• _Aim of the exercise_: Below is a set of entries. Print the line that contains "common name: african buffalo" and every later line word for word, through the final one.

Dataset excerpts
________________
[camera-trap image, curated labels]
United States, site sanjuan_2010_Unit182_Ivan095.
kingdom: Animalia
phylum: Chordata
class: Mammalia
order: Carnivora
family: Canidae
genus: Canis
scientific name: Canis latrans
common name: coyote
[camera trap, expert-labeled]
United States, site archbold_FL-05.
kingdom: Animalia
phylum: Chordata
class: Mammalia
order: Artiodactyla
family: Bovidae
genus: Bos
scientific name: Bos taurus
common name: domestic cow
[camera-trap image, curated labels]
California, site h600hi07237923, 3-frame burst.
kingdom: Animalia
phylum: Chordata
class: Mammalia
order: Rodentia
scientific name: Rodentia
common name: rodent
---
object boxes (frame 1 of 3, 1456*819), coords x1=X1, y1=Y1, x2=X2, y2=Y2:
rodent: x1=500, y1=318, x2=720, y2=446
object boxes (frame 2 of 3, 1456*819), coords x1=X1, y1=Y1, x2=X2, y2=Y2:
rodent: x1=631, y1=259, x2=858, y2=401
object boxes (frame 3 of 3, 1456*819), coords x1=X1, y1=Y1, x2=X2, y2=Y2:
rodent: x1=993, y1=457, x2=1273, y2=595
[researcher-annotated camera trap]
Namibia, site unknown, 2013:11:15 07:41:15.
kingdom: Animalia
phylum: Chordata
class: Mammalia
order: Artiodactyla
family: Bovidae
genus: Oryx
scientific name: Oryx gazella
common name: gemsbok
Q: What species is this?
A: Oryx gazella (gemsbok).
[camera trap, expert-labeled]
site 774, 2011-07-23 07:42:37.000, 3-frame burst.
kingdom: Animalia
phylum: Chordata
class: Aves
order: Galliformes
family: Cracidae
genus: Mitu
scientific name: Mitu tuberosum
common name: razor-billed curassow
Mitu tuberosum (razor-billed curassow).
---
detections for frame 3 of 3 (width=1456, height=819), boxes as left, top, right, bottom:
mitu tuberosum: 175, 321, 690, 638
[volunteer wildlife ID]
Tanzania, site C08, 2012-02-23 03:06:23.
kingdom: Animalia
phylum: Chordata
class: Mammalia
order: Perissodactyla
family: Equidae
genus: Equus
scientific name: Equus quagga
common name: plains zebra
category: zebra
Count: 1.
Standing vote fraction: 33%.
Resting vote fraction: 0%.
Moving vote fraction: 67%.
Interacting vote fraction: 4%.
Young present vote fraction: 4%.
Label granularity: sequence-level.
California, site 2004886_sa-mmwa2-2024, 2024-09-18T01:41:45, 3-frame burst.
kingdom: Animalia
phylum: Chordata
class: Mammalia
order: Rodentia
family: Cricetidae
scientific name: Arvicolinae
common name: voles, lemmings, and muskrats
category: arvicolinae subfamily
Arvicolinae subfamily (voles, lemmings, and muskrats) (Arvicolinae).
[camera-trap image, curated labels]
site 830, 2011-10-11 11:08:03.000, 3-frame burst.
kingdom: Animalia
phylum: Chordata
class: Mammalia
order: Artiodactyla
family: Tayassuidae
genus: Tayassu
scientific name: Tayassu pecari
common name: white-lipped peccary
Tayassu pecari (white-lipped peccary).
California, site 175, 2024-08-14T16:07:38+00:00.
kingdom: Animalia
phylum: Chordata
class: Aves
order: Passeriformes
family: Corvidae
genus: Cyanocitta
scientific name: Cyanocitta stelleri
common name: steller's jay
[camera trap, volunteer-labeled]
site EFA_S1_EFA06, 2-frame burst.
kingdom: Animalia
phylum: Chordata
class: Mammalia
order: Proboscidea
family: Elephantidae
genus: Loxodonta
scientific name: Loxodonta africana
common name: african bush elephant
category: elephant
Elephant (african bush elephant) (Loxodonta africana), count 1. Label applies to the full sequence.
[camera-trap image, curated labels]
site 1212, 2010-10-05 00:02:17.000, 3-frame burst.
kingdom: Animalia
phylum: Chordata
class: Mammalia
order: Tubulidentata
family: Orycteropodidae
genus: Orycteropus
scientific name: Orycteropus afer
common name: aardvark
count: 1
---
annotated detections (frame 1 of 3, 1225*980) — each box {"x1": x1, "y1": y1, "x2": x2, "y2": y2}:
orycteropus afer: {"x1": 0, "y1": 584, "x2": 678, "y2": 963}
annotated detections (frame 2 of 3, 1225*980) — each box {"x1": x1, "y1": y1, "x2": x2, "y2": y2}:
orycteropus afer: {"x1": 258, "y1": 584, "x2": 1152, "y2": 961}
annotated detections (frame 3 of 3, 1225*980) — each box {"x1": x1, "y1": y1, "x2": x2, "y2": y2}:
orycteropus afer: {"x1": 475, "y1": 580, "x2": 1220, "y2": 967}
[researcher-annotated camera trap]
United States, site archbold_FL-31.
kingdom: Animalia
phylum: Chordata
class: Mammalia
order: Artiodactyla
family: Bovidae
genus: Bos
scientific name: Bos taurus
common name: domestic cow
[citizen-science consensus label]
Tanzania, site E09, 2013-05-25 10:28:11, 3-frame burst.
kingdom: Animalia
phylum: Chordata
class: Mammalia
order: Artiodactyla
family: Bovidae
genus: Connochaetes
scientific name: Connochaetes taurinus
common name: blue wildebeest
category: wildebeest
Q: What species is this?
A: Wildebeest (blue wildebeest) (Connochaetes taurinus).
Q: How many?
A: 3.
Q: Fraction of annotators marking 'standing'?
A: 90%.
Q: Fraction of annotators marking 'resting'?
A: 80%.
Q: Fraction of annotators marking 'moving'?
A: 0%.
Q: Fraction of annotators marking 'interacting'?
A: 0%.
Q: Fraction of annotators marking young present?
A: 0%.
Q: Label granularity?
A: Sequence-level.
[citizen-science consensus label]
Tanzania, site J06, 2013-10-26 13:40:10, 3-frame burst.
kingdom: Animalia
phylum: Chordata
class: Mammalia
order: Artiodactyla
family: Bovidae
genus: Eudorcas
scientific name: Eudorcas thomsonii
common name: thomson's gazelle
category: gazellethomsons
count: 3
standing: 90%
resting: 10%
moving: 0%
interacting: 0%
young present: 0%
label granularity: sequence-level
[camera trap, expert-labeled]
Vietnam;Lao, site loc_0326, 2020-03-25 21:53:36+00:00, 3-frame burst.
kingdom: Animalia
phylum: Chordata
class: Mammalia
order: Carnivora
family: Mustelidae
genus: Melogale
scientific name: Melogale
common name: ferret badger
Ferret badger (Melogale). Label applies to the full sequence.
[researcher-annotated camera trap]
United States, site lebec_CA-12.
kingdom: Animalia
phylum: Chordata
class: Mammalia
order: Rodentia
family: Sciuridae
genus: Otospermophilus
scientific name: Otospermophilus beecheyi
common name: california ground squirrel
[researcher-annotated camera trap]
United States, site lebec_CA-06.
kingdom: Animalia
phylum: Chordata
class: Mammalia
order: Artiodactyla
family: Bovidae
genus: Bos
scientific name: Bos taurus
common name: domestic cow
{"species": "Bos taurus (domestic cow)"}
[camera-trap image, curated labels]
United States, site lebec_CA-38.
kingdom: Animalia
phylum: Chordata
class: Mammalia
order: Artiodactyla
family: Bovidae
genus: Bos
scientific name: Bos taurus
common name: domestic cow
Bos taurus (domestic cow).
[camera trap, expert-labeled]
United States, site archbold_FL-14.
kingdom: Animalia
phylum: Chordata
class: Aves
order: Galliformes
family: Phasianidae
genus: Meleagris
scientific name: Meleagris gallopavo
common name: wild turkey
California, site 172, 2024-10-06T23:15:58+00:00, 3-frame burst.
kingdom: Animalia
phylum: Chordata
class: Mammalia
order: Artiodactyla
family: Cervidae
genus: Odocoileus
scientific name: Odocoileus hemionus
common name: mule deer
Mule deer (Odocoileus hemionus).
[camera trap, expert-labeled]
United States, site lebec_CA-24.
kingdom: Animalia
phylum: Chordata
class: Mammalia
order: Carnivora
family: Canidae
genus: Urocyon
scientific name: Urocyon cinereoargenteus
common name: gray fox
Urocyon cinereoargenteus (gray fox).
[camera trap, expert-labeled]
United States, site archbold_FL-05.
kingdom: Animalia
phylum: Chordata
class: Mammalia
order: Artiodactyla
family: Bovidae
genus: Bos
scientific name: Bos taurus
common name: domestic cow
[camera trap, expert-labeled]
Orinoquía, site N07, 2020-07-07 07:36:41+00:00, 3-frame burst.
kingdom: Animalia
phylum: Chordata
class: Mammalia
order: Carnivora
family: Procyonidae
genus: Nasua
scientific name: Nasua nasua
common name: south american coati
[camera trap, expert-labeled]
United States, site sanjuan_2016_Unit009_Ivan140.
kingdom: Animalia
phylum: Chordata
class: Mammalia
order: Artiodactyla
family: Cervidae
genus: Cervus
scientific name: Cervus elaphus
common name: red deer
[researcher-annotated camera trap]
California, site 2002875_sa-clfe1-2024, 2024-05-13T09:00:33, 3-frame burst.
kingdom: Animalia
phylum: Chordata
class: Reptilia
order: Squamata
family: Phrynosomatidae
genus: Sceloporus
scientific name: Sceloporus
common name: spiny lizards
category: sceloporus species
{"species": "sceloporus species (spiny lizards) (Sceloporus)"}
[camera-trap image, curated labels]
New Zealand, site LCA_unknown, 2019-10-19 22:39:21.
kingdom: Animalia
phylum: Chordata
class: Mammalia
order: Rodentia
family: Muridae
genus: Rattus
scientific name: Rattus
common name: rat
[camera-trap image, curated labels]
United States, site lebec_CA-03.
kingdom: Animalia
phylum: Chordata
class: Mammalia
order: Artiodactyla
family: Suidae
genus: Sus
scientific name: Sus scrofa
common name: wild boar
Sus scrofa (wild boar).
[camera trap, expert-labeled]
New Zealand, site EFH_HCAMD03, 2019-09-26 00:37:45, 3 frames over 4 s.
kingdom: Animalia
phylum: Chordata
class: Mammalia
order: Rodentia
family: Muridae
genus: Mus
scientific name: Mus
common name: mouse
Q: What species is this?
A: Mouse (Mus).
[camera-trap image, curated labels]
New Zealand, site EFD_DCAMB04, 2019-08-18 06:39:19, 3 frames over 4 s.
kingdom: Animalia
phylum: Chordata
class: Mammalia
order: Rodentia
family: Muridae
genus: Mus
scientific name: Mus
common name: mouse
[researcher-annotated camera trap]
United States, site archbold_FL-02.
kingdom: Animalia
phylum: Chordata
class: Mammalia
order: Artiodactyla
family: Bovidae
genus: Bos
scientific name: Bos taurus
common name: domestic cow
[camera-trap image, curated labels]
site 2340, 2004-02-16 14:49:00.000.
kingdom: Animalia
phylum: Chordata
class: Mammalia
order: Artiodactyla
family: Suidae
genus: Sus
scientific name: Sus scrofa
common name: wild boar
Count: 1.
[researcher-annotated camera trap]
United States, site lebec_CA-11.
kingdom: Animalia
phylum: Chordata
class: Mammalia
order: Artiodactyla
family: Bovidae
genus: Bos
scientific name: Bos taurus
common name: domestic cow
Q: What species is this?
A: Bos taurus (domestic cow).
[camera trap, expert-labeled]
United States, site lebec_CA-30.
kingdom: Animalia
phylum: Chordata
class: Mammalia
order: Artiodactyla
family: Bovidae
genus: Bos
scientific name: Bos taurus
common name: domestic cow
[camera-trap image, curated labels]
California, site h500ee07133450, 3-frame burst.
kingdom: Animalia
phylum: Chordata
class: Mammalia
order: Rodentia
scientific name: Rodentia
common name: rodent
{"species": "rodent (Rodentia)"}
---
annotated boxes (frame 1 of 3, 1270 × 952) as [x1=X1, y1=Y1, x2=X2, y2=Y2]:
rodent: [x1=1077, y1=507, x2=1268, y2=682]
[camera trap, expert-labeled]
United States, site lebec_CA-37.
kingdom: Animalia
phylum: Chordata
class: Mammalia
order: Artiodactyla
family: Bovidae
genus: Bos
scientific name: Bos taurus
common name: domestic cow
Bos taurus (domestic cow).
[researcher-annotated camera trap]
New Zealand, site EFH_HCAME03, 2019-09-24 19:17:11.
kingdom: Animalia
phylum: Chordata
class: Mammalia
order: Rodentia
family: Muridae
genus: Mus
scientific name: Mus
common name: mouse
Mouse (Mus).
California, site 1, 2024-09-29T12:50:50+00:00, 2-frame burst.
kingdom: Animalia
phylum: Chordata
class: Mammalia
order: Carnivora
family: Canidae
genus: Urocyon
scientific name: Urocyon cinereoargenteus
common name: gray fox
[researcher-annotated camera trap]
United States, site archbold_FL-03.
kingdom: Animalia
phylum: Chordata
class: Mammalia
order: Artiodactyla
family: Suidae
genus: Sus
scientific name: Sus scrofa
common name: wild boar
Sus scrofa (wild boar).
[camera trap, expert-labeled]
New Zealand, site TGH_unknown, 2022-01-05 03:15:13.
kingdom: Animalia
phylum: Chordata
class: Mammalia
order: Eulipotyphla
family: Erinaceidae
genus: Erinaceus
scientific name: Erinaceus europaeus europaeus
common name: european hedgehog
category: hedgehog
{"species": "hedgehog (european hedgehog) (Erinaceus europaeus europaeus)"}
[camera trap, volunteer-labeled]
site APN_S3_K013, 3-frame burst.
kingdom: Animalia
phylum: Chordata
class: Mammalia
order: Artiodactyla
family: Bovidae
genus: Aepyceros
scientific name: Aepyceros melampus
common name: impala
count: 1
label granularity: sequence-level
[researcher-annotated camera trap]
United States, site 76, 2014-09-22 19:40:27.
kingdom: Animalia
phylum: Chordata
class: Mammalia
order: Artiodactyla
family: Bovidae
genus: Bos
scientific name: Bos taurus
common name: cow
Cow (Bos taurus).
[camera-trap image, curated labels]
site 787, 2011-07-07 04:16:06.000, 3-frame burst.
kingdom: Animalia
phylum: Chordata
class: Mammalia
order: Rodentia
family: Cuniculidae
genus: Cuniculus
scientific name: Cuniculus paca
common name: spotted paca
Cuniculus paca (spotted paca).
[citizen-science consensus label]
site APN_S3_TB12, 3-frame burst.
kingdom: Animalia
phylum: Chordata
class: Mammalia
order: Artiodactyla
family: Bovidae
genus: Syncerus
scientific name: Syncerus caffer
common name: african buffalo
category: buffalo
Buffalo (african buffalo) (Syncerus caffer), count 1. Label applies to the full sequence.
________________
• _Exercise answer_:
common name: african buffalo
category: buffalo
Buffalo (african buffalo) (Syncerus caffer), count 1. Label applies to the full sequence.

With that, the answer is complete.